§ DATA EXCERPTS
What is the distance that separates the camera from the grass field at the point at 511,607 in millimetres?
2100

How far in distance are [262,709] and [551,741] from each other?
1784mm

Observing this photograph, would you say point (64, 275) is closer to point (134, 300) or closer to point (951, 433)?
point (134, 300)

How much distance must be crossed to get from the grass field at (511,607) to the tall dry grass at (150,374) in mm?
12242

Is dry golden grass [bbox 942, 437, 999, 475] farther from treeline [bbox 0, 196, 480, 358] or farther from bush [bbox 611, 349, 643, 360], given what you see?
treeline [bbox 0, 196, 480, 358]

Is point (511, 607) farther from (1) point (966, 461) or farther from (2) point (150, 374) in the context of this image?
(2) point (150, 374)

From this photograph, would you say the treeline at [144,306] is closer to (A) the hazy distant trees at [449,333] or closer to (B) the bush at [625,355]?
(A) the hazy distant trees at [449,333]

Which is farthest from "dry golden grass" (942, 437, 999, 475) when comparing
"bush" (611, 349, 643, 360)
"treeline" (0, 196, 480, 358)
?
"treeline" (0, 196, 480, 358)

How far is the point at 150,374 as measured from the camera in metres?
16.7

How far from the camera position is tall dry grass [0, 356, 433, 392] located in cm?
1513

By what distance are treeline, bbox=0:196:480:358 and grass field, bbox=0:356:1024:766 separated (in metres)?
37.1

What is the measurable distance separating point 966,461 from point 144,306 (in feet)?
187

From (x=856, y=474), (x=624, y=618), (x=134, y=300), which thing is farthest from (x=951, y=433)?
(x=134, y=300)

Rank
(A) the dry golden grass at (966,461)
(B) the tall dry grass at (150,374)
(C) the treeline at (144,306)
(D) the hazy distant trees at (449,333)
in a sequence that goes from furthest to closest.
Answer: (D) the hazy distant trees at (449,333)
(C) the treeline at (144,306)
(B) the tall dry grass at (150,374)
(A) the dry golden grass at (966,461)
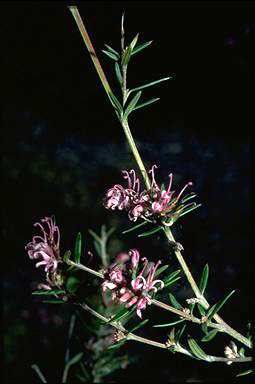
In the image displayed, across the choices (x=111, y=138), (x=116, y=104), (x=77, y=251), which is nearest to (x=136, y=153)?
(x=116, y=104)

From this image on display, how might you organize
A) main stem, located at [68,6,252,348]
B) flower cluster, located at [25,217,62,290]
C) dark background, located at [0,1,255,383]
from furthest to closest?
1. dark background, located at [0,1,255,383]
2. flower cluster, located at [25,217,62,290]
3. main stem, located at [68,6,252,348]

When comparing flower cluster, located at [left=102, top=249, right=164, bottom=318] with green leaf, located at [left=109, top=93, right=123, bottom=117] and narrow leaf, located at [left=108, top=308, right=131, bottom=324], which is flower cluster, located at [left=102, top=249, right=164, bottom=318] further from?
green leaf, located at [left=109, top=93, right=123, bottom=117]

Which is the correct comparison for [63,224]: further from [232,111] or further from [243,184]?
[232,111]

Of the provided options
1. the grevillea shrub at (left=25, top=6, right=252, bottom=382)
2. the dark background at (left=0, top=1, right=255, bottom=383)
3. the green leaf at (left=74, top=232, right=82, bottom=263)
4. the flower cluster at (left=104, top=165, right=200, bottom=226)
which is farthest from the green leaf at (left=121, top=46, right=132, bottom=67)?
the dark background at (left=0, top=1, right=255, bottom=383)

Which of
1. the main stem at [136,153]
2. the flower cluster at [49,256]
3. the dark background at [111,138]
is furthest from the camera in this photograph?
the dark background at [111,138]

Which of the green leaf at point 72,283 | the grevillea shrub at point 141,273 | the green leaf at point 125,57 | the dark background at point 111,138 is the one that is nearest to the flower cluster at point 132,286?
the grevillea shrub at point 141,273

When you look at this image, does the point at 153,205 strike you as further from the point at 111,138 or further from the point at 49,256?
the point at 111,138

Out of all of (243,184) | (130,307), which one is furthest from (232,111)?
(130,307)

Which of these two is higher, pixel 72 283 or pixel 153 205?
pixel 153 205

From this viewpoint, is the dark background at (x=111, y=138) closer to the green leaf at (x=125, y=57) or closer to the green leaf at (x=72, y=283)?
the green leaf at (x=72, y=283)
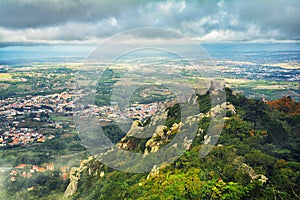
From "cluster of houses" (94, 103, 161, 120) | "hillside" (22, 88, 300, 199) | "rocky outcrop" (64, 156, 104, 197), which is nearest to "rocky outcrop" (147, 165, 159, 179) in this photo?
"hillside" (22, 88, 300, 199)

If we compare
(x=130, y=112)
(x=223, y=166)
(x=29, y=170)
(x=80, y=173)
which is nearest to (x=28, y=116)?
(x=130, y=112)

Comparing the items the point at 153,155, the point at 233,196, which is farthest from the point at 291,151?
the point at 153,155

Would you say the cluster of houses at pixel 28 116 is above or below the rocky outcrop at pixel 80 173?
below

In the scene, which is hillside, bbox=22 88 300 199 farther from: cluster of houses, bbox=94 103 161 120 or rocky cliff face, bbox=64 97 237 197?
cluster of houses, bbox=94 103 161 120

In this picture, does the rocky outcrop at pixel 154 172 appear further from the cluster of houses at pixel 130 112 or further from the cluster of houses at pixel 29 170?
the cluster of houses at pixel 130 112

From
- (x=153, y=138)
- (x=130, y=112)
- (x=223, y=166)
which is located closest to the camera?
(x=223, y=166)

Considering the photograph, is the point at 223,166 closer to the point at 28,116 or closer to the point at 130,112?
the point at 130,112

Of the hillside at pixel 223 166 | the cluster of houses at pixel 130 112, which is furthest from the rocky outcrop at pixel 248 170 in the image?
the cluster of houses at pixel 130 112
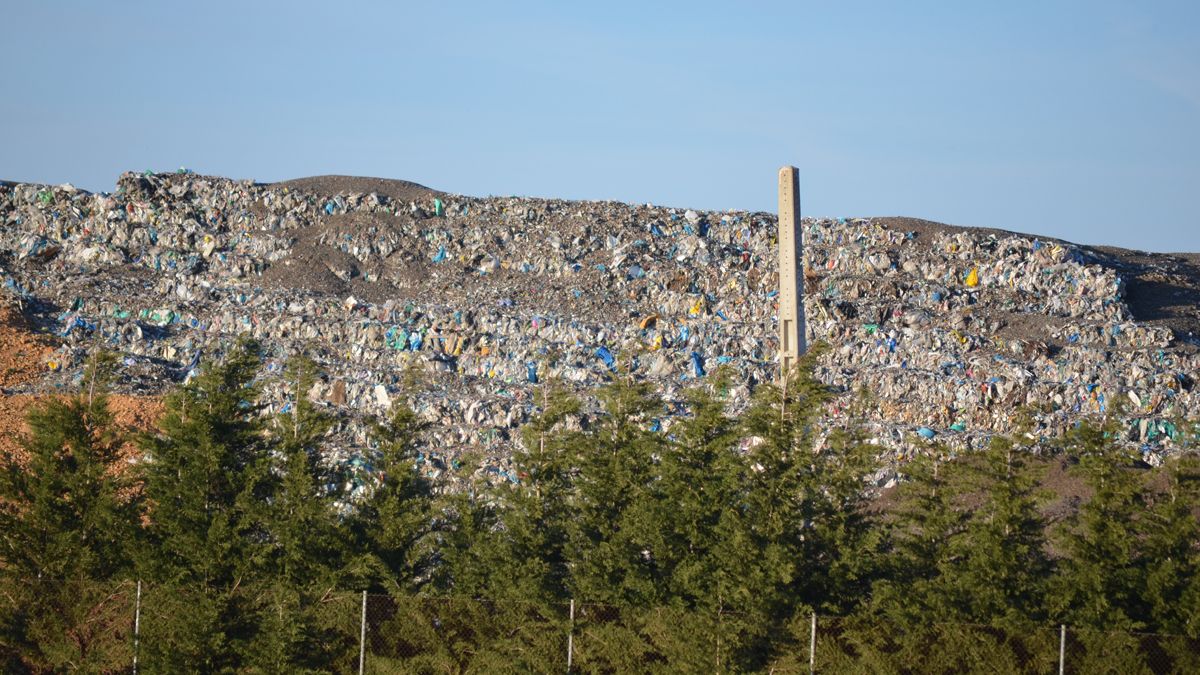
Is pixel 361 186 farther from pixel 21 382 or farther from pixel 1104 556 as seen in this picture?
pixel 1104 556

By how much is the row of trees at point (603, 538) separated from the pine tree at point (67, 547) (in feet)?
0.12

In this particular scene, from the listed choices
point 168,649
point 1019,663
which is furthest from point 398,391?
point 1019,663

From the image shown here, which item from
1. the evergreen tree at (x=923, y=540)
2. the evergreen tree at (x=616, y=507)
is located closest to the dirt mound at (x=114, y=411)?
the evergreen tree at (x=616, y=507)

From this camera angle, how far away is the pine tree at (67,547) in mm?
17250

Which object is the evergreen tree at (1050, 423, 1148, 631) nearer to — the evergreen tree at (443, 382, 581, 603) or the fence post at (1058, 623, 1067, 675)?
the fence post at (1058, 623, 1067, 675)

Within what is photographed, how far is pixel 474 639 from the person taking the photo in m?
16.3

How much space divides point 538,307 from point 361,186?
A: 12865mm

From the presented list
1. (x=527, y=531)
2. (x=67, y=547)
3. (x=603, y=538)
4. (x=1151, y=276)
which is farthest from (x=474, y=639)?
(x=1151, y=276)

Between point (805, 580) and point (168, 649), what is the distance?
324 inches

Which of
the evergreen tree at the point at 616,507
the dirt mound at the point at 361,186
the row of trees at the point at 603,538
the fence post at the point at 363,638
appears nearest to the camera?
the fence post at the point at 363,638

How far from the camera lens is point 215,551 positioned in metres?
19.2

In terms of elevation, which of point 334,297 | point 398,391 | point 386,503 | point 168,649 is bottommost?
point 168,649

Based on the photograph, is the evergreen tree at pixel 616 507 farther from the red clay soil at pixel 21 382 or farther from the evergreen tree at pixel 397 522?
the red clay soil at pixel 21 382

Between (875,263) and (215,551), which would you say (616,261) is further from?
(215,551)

§ WORK REQUIRED
Could you reproduce the full listing above word for word, leaving out the pictures?

§ THE ANSWER
What is the distance that separates the camera from the grass field at the point at 511,607 in millimetres?
2100

How far in distance are [262,709] and [551,741] from each other?
1784mm

Observing this photograph, would you say point (64, 275) is closer to point (134, 300) or closer to point (951, 433)?
point (134, 300)

How much distance must be crossed to get from the grass field at (511,607) to the tall dry grass at (150,374) in mm?
12242

Is dry golden grass [bbox 942, 437, 999, 475] farther from treeline [bbox 0, 196, 480, 358] or farther from bush [bbox 611, 349, 643, 360], given what you see?
treeline [bbox 0, 196, 480, 358]

Is point (511, 607) farther from (1) point (966, 461) or farther from (2) point (150, 374) in the context of this image?
(2) point (150, 374)

From this photograph, would you say the treeline at [144,306] is closer to (A) the hazy distant trees at [449,333] or closer to (B) the bush at [625,355]?
(A) the hazy distant trees at [449,333]

Which is farthest from "dry golden grass" (942, 437, 999, 475) when comparing
"bush" (611, 349, 643, 360)
"treeline" (0, 196, 480, 358)
?
"treeline" (0, 196, 480, 358)

How far is the point at 150,374 as measured from the camera in metres?
16.7

How far from the camera position is tall dry grass [0, 356, 433, 392] located in cm?
1513

By what distance are treeline, bbox=0:196:480:358 and grass field, bbox=0:356:1024:766 separated (in metres)?
37.1

What is the measurable distance separating point 966,461 from point 144,306 (in feet)?
187

From (x=856, y=474), (x=624, y=618), (x=134, y=300), which thing is farthest from (x=951, y=433)?
(x=134, y=300)

Rank
(A) the dry golden grass at (966,461)
(B) the tall dry grass at (150,374)
(C) the treeline at (144,306)
(D) the hazy distant trees at (449,333)
in a sequence that goes from furthest to closest.
Answer: (D) the hazy distant trees at (449,333)
(C) the treeline at (144,306)
(B) the tall dry grass at (150,374)
(A) the dry golden grass at (966,461)
In the image displayed, across the choices (x=111, y=138), (x=116, y=104), (x=77, y=251), which is nearest to (x=136, y=153)?
(x=116, y=104)

From this image on display, how might you organize
A) main stem, located at [68,6,252,348]
B) flower cluster, located at [25,217,62,290]
C) dark background, located at [0,1,255,383]
from furthest to closest?
1. dark background, located at [0,1,255,383]
2. flower cluster, located at [25,217,62,290]
3. main stem, located at [68,6,252,348]

When comparing flower cluster, located at [left=102, top=249, right=164, bottom=318] with green leaf, located at [left=109, top=93, right=123, bottom=117] and narrow leaf, located at [left=108, top=308, right=131, bottom=324], which is flower cluster, located at [left=102, top=249, right=164, bottom=318] further from?
green leaf, located at [left=109, top=93, right=123, bottom=117]

Which is the correct comparison for [63,224]: further from [232,111] or further from [243,184]?
[232,111]

Of the provided options
1. the grevillea shrub at (left=25, top=6, right=252, bottom=382)
2. the dark background at (left=0, top=1, right=255, bottom=383)
3. the green leaf at (left=74, top=232, right=82, bottom=263)
4. the flower cluster at (left=104, top=165, right=200, bottom=226)
which is farthest from the green leaf at (left=121, top=46, right=132, bottom=67)?
the dark background at (left=0, top=1, right=255, bottom=383)

Which of
1. the main stem at [136,153]
2. the flower cluster at [49,256]
3. the dark background at [111,138]
is furthest from the camera in this photograph?
the dark background at [111,138]

Which of the green leaf at point 72,283 | the grevillea shrub at point 141,273 | the green leaf at point 125,57 | the dark background at point 111,138 is the one that is nearest to the flower cluster at point 132,286?
the grevillea shrub at point 141,273

When you look at this image, does the point at 153,205 strike you as further from the point at 111,138 or further from the point at 49,256?
the point at 111,138

Out of all of (243,184) | (130,307), which one is furthest from (232,111)?
(130,307)

Which of these two is higher, pixel 72 283 or pixel 153 205?
pixel 153 205

From this viewpoint, is the dark background at (x=111, y=138) closer to the green leaf at (x=125, y=57) or closer to the green leaf at (x=72, y=283)?
the green leaf at (x=72, y=283)
From "cluster of houses" (94, 103, 161, 120) | "hillside" (22, 88, 300, 199) | "rocky outcrop" (64, 156, 104, 197), which is nearest to "rocky outcrop" (147, 165, 159, 179) in this photo?
"hillside" (22, 88, 300, 199)

If we compare
(x=130, y=112)
(x=223, y=166)
(x=29, y=170)
(x=80, y=173)
which is nearest to (x=28, y=116)?
(x=130, y=112)

Comparing the items the point at 153,155, the point at 233,196, which is farthest from the point at 291,151?
the point at 153,155

Would you say the cluster of houses at pixel 28 116 is above or below the rocky outcrop at pixel 80 173?
below

In the scene, which is hillside, bbox=22 88 300 199 farther from: cluster of houses, bbox=94 103 161 120 or rocky cliff face, bbox=64 97 237 197?
cluster of houses, bbox=94 103 161 120

In this picture, does the rocky outcrop at pixel 154 172 appear further from the cluster of houses at pixel 130 112 or further from the cluster of houses at pixel 29 170?
the cluster of houses at pixel 130 112

From
- (x=153, y=138)
- (x=130, y=112)
- (x=223, y=166)
which is located closest to the camera?
(x=223, y=166)

Considering the photograph, is the point at 223,166 closer to the point at 28,116 or closer to the point at 130,112?
the point at 130,112

Of the hillside at pixel 223 166 | the cluster of houses at pixel 130 112, which is furthest from the rocky outcrop at pixel 248 170 in the image?
the cluster of houses at pixel 130 112
Is pixel 361 186 farther from pixel 21 382 or farther from pixel 1104 556 as seen in this picture?
pixel 1104 556

By how much is the row of trees at point (603, 538) separated from the pine tree at point (67, 547) (in feet)?
0.12

In this particular scene, from the listed choices
point 168,649
point 1019,663
which is furthest from point 398,391?
point 1019,663

From the image shown here, which item from
1. the evergreen tree at (x=923, y=540)
2. the evergreen tree at (x=616, y=507)
is located closest to the dirt mound at (x=114, y=411)?
the evergreen tree at (x=616, y=507)

From this camera angle, how far away is the pine tree at (67,547) in mm?
17250

Which object is the evergreen tree at (1050, 423, 1148, 631) nearer to — the evergreen tree at (443, 382, 581, 603) or the fence post at (1058, 623, 1067, 675)?
the fence post at (1058, 623, 1067, 675)

Within what is photographed, how far is pixel 474 639 from the person taking the photo in m?
16.3

How much space divides point 538,307 from point 361,186?
A: 12865mm

From the presented list
1. (x=527, y=531)
2. (x=67, y=547)
3. (x=603, y=538)
4. (x=1151, y=276)
which is farthest from (x=474, y=639)?
(x=1151, y=276)

Between point (805, 580) and point (168, 649), what is the distance?
324 inches

Which of
the evergreen tree at the point at 616,507
the dirt mound at the point at 361,186
the row of trees at the point at 603,538
the fence post at the point at 363,638
appears nearest to the camera?
the fence post at the point at 363,638

How far from the camera lens is point 215,551 positioned in metres?
19.2

In terms of elevation, which of point 334,297 | point 398,391 | point 386,503 | point 168,649 is bottommost?
point 168,649

Based on the photograph, is the evergreen tree at pixel 616 507 farther from the red clay soil at pixel 21 382 or farther from the evergreen tree at pixel 397 522?
the red clay soil at pixel 21 382

Between (875,263) and (215,551), which would you say (616,261) is further from?
(215,551)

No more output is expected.